"Heute weder Hamlet...", ein Stück Metatheater. Das Stück begann mit dem üblichen Intendantenauftritt "Tut uns furchtbar leid, aber wegen Ausfalls eines Hauptdarstellers muß die heutige Veranstaltung leider entfallen, Geld zurück, etc. etc.", (echt genug gemacht, daß immerhin einer vor uns aufstand und sich den Mantel anzog; das gab spontan Applaus und einiges Gelächter) - dann öffnete sich aber doch der Vorhang und enthüllte den blaubekittelten (nicht-Kulissenschieber-sondern) hauptamtlichen Vorhangaufzieher, der sich darüber wunderte, daß das Publikum noch da säße. Sein den Rest des Abends währender Monolog begann mit den Worten "Heute weder Hamlet noch sonst irgendwas" und endete (nach langen und teils langatmigen Anekdoten und darin eingestreut seiner Lebensgeschichte als gescheiterter Schauspieler, während deren Erzählung er sich zunehmend in die Rolle Hamlets hineinsteigerte) mit seiner Selbstvergiftung und den geröchelten Worten "Und... der... Rest... ... ... ist... - "Zitat von janw:Lykurg, was für ein Theater?(!)
Don Giovanni im Kino gestern war nett, aber irgendwo beunruhigend, daß den Unterhaltungsproduzenten nach 200 Jahren nicht viel Neues einfällt.

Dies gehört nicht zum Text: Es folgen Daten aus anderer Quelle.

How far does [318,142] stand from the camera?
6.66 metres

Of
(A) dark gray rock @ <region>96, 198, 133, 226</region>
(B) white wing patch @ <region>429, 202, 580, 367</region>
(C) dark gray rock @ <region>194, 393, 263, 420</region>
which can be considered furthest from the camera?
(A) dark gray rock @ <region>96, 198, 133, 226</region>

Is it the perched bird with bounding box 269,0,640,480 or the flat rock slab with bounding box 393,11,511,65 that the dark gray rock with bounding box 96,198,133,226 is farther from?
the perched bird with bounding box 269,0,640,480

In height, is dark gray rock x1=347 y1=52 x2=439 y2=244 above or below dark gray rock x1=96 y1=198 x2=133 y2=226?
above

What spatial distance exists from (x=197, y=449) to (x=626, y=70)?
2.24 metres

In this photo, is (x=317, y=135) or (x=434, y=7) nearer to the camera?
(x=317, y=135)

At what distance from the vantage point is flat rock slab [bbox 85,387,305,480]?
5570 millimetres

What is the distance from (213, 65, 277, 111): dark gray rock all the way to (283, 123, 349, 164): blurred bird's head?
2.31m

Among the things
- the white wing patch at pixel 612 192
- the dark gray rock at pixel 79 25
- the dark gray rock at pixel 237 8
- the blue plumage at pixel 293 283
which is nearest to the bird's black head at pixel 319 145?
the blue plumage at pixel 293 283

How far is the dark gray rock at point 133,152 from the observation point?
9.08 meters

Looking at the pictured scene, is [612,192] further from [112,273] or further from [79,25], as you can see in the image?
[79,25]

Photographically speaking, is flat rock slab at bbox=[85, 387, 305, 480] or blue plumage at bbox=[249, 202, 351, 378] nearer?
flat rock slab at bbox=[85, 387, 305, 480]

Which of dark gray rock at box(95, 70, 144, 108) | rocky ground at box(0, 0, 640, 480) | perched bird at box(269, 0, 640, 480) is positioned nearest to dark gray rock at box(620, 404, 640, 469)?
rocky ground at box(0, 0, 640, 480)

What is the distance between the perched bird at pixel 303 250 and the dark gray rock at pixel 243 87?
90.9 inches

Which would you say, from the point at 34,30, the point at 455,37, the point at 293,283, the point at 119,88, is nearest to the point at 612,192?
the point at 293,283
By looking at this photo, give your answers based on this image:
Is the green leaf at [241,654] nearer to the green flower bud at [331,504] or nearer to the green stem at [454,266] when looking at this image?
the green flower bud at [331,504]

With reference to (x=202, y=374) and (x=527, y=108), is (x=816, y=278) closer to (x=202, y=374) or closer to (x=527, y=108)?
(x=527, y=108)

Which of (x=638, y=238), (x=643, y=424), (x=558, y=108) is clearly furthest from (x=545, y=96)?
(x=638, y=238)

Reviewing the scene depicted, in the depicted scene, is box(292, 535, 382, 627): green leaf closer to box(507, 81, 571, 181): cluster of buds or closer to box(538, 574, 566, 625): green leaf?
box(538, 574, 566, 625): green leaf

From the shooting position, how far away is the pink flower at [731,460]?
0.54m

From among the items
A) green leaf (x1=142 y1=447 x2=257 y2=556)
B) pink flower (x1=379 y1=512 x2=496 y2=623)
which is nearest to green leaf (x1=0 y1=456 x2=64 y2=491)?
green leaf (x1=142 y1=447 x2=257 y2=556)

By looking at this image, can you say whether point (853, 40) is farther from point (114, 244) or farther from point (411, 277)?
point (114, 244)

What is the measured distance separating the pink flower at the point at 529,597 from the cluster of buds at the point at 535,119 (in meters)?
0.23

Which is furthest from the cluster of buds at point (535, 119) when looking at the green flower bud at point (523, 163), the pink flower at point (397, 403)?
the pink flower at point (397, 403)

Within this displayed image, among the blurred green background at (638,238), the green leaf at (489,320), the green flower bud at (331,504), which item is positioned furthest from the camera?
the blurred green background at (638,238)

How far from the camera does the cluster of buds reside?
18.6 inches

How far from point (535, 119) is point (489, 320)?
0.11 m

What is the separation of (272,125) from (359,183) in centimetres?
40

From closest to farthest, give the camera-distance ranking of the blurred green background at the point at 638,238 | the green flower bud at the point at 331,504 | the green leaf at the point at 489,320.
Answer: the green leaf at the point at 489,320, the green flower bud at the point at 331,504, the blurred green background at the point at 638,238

Manon könnte mich noch reizen...
Einige schöne Ideen drin und zwischenzeitig Beispiele guten Schauspiels, wenn er einige seiner alten Rollen vorführte oder vorspielte, wie verschiedene Charaktertypen von Schauspielern sich verbeugen; allerdings wirkte es auf uns eher wie eine Varieténummer, teilweise wie Taschenspielertricks, und entsprechend fühlten wir uns zunehmend vom Publikum distanziert, das begeistert Szenenapplaus gab und sich vor Lachen schüttelte, während es uns übertrieben, unecht und in der Hintergrundgeschichte völlig unglaubwürdig vorkam. Wir diskutierten nachher noch drüber, ob vielleicht auch das als schlechtes Spiel des Spiels im Spiel Absicht gewesen sein könnte, dafür gab es aber keine wirklichen Anhaltspunkte im Stück (und wenn, wäre es jedenfalls am Publikum völlig vorbeigegangen).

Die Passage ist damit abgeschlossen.